### What to do
Copy the rows word for word, starting from the line with "In the frame" and continuing up to and including the last line of the rows. Leave the pictures out of your answer.

### Provided data
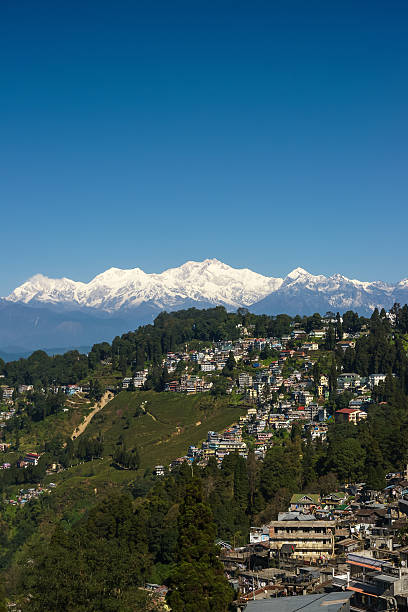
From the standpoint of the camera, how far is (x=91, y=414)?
411ft

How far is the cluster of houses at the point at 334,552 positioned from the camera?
2869 centimetres

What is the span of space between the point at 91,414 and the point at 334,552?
8871 centimetres

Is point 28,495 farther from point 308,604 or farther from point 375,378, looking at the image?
point 308,604

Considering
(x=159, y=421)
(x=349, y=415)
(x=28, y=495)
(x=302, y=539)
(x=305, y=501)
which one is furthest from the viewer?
(x=159, y=421)

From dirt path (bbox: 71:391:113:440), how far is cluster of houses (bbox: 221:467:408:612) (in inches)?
2668

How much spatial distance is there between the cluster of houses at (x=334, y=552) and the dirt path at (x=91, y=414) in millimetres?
67768

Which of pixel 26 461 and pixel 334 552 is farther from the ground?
pixel 334 552

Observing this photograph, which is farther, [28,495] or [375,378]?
[375,378]

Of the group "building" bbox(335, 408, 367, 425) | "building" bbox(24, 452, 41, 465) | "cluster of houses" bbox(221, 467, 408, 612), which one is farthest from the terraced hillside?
"cluster of houses" bbox(221, 467, 408, 612)

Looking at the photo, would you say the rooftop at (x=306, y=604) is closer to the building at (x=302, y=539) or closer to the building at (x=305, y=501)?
the building at (x=302, y=539)

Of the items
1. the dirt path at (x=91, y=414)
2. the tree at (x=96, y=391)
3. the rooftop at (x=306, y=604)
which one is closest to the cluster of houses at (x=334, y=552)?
the rooftop at (x=306, y=604)

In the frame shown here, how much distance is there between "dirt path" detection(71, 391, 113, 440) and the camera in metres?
118

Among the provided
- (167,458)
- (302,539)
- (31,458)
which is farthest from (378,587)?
(31,458)

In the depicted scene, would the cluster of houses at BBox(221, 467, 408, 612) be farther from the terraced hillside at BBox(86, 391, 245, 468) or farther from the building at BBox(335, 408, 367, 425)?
the terraced hillside at BBox(86, 391, 245, 468)
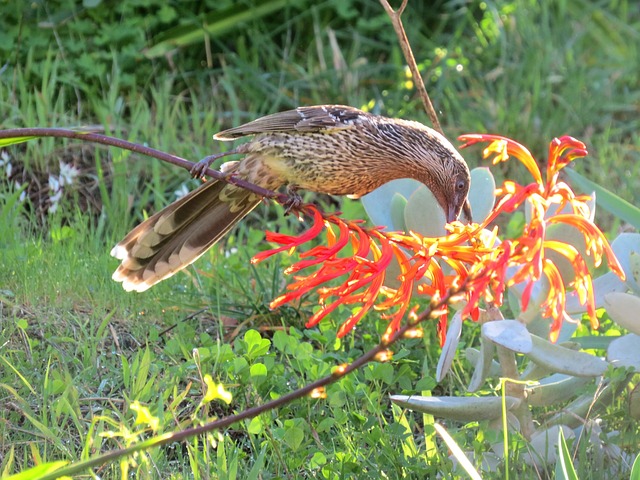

### Output below
In the frame shown here, how much distance is there between "dirt path" detection(71, 391, 113, 440) and the camera in metres?
118

Among the provided
- (167,458)
- (302,539)
- (31,458)
which is farthest from (378,587)?
(31,458)

In the depicted scene, would the cluster of houses at BBox(221, 467, 408, 612) be farther from the terraced hillside at BBox(86, 391, 245, 468) or farther from the building at BBox(335, 408, 367, 425)?
the terraced hillside at BBox(86, 391, 245, 468)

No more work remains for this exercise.